Bir önceki sistemde adaylar daha yüksek puan alabilmek için kat sayısı düşük de olsa okul müfredatlarında olmayan alanlarda sınava hazırlık yapmaktaydılar. Örneğin TM öğrencisinin yüksek puanlı bir hukuk fakültesini kazanabilmek için YGS fen testini çözmesi gerekirken yeni sistemde aday sadece matematik ve türkçe-edebiyat çözerek bu amaca ulaşacaktır. Bu dersler de adayın okuldaki müfredatıyla birebir örtüşmektedir. Puanlar hesaplanırken her ne kadar testlerin ağırlığı eşit oranda gösterilse bile istatistik açısından “Türkiye soru çözüm ortalaması” düşük olan testlerin (matematik vb.) puan getirisi daha yüksek olacaktır. Dolayısıyla; sayısal puan türünde 80 Matematik 40 Fen 40 Türkçe sorusu çözecek ve matematik hem sayı hem de çözüm ortalaması açısından bakıldığında adayların puanının %60’ına yakını oluşturacaktır. Bu durum EA puan türünde matematiği daha da öne çıkaracaktır. Çünkü adaylar 80 Matematik 80 Türkçe-Edebiyat sorusu çözecekler ve Matematik testi Türkçe grubuna göre soru çözüm ortalaması açısından çok daha düşük kaldığı için matematiğin ağırlığı %60-%65 oranında etkili olacağını öngörmekteyim. Sözel puan türünde bile her ne kadar sadece 40 matematik sorusu olsa bile hem sosyal bilimler soru sayısının azalması hem de TYT’nin %40 etkisi önceki sistemde %11 etkili olan matematiği yeni sistemde %25-%30 arası etkili hale getireceğini öngörmek zor olmayacaktır. Adayların kafalarının karışmaması gereken en önemli nokta bölümleri puan türünün ne olacağı konusudur. Çünkü; önceki sistemde MF-1 MF-2 MF-3 MF-4 olanlar SAY, TM-1 TM-2 TM-3 olanlar EA, TS-1 TS-2 olanlar SÖZ, DİL-1 DİL-2 DİL-3 olanlar DİL, YGS-1 YGS-2 YGS-3 YGS-4 YGS-5 YGS-6 olanlar TYT puan türüyle öğrenci alacaktır.

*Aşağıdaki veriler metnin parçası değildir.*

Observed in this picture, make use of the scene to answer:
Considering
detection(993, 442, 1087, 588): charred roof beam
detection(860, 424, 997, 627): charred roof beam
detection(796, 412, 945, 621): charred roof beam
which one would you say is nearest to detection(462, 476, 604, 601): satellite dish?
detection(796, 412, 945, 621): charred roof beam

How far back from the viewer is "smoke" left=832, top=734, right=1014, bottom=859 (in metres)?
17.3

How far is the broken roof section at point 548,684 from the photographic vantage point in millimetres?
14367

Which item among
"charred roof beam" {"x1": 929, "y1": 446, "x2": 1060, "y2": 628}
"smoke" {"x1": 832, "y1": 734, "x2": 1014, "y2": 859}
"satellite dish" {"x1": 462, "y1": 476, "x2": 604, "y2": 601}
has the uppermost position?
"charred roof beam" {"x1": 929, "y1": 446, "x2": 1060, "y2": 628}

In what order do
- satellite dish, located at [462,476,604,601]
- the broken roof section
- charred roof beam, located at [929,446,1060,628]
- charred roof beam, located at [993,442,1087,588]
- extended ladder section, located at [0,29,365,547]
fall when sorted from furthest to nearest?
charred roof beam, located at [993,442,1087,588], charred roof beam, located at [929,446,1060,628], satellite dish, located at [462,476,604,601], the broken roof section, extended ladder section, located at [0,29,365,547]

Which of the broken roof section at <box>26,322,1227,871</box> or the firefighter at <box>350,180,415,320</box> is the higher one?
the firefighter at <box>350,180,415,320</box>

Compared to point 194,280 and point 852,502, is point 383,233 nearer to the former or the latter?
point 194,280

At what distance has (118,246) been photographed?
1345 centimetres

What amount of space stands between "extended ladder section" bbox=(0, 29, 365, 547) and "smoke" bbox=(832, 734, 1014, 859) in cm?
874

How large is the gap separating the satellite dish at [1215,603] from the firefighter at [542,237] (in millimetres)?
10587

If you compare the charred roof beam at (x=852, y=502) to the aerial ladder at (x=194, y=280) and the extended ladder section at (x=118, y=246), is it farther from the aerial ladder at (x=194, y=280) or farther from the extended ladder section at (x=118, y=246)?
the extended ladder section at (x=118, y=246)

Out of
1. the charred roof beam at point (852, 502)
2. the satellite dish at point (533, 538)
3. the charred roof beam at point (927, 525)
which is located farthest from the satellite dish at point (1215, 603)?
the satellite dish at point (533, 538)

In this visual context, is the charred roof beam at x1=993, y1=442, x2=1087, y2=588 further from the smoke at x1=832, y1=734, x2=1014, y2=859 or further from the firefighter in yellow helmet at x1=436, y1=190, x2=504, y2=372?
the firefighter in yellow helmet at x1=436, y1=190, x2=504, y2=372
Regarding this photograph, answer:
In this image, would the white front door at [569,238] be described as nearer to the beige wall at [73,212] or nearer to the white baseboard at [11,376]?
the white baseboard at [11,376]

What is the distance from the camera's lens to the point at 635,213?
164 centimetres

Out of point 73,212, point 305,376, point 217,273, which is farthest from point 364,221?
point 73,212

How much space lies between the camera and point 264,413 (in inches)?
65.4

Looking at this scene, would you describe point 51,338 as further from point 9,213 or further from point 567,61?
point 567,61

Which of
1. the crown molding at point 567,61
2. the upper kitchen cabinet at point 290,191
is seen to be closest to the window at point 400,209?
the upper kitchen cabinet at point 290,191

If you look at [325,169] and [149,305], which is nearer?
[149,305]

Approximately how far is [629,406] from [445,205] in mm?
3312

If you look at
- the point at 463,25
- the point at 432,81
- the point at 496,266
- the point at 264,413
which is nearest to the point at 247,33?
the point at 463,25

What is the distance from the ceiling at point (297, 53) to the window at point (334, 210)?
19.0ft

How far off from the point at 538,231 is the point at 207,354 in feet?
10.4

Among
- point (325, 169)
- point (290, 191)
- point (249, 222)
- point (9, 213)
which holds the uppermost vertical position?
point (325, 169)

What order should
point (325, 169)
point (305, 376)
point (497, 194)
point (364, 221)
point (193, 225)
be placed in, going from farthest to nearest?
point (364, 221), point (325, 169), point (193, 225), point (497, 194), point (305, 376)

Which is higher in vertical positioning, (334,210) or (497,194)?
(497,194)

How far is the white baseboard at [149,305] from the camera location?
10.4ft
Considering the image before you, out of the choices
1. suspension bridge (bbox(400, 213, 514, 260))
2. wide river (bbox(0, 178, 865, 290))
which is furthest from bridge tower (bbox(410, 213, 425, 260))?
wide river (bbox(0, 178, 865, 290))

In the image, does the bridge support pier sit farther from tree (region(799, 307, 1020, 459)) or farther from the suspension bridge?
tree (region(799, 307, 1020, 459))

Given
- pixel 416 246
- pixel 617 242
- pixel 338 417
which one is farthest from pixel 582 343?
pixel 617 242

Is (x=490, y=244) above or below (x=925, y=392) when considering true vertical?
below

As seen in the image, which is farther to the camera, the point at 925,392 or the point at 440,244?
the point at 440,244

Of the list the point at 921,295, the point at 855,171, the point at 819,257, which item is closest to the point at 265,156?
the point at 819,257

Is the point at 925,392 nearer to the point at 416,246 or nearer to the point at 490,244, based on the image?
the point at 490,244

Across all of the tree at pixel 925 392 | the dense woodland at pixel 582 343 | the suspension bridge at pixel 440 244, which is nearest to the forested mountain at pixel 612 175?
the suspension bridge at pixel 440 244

Eleştirdiğim yer yok mu? Tabi ki var. İkinci oturumun TYT’nin devamında aynı gün öğleden sonra yapılması pedagojik açıdan sakıncalıdır. İkinci oturumun daha sağlıklı ve dingin kafayla yapılabilmesi açısından bir gün sonra pazar günü sabah yapılması daha sağlıklı olacaktır. Bir diğeri tabii ki sınavın bu kadar konuşulması sakıncalıdır asıl değişiklik yerleştirme sisteminde yapılmalı ve öğrenciler üniversiteler tarafından yetenek ve becerilerinin de hesaba katıldığı bir sistemle merkezi yerleştirme olmadan kabul edilmesi esastır. Bu en insani ve olması gereken çalışmadır.